◆ **Task to carry out**: Which lines mention "scientific"? Show each one from the listing.

[The data — start]

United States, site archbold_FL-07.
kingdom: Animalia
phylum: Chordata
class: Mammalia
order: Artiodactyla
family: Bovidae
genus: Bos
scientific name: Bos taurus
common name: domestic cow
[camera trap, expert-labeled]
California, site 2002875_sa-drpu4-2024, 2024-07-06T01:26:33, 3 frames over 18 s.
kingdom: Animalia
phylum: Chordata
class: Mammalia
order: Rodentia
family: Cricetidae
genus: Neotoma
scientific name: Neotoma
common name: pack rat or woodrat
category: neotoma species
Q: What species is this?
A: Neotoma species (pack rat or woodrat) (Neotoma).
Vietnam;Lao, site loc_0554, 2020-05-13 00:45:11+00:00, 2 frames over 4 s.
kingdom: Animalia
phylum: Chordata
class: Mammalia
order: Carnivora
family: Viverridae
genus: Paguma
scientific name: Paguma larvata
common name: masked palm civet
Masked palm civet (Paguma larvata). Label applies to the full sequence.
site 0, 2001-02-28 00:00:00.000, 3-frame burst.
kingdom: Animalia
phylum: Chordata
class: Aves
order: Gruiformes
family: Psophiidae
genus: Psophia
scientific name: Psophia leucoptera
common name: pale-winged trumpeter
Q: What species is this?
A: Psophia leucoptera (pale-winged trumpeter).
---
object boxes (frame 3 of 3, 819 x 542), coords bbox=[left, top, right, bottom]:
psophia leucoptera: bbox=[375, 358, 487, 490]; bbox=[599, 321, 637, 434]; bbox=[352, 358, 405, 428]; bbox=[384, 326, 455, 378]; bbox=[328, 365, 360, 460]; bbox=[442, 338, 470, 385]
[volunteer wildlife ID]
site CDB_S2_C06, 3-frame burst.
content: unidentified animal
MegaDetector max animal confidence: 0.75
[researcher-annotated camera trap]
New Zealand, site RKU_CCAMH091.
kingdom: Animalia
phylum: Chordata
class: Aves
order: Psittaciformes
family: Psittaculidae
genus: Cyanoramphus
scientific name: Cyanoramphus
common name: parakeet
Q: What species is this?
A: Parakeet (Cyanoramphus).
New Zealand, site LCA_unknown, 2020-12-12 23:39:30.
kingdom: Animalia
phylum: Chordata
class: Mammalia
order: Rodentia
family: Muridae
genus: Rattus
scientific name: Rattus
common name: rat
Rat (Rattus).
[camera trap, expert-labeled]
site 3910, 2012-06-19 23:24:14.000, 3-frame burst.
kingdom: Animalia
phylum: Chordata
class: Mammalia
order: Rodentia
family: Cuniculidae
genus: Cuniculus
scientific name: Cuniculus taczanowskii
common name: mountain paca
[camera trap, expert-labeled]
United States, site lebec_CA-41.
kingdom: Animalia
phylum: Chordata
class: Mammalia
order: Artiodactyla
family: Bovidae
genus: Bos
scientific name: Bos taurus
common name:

[The data — finish]

◆ **Response**:
scientific name: Bos taurus
scientific name: Neotoma
scientific name: Paguma larvata
scientific name: Psophia leucoptera
scientific name: Cyanoramphus
scientific name: Rattus
scientific name: Cuniculus taczanowskii
scientific name: Bos taurus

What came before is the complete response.